De certa forma, a série adere a
batidas bem típicas dessas tramas adolescentes, como a protagonista que quer
tanto ser popular que se afasta das amigas e se torna o tipo de megera que
desprezava, o garoto com quem tem rivalidade, mas que acaba se aproximando
dela, o galã popular que a protagonista quer a todo custo pegar. Tudo está aí,
presente, mas o texto de Mindy Kaling evita que seus personagens sejam
arquétipos vazios ao dar a eles seus próprios conflitos e problemas, ajudando a
humanizar todos esses personagens e dando mais complexidade a eles.
Vemos que o popular Paxton
(Darren Barnet) é excessivamente protetor em relação à irmã que tem síndrome de
Down e não deixa qualquer um se aproximar dele por medo de fazerem bullying com a irmã. O competitivo Ben
(Jaren Lewison) parece só um moleque mimado, mas aos poucos a trama mostra o
quanto ele é solitário, ignorado pelos pais e pessoas próximas. Eleanor (Ramona
Young) lida com a possibilidade de ter sido abandonada pela mãe. Nalini (Poorna
Jagannathan), a mãe de Devi, nunca é reduzida ao clichê da mãe rígida, também
tendo suas próprias motivações que nos fazem entender as ações dela. Assim,
cada personagem soa como uma pessoa com seus próprios problemas e conflitos e
não apenas dispositivos narrativos colocados ali apenas para que a série siga o
traçado que se espera de uma comédia adolescente.

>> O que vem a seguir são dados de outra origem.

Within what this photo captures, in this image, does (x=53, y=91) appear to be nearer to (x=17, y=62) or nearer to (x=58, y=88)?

Do mesmo modo, a trama de Devi
vai aos poucos mostrando que sua busca por popularidade e um namorado é também
uma forma dela fugir de sentimentos que ela não quer confrontar em relação à
morte do pai e o relacionamento difícil que ela tem com a mãe. Nesse sentido, a
série não foge de mostrar a imaturidade de Devi e modo como ela se comporta
como se a dor dela fosse uma justificativa para tudo, agindo como se os
problemas dos outros fossem menores que os dela. De novo, nada disso é inédito
em tramas adolescentes, mas a série constrói tudo isso com uma sinceridade
emocional tão grande que é difícil não se deixar envolver.
O arco de Devi ainda lida com
questões de identidade e cultura ao tratar do deslocamento da protagonista em
relação à cultura indiana. Enquanto os pais dela são imigrantes e ainda estão
conectados com suas raízes nacionais, Devi nasceu nos EUA e se sente mais
estadunidense do que indiana, tendo dificuldade em conciliar entre esses dois
mundos.
Eu Nunca... consegue, portanto, transitar de maneira orgânica entre
drama e comédia, criando tramas envolventes para seus personagens mesmo sem
reinventar a roda das narrativas adolescentes.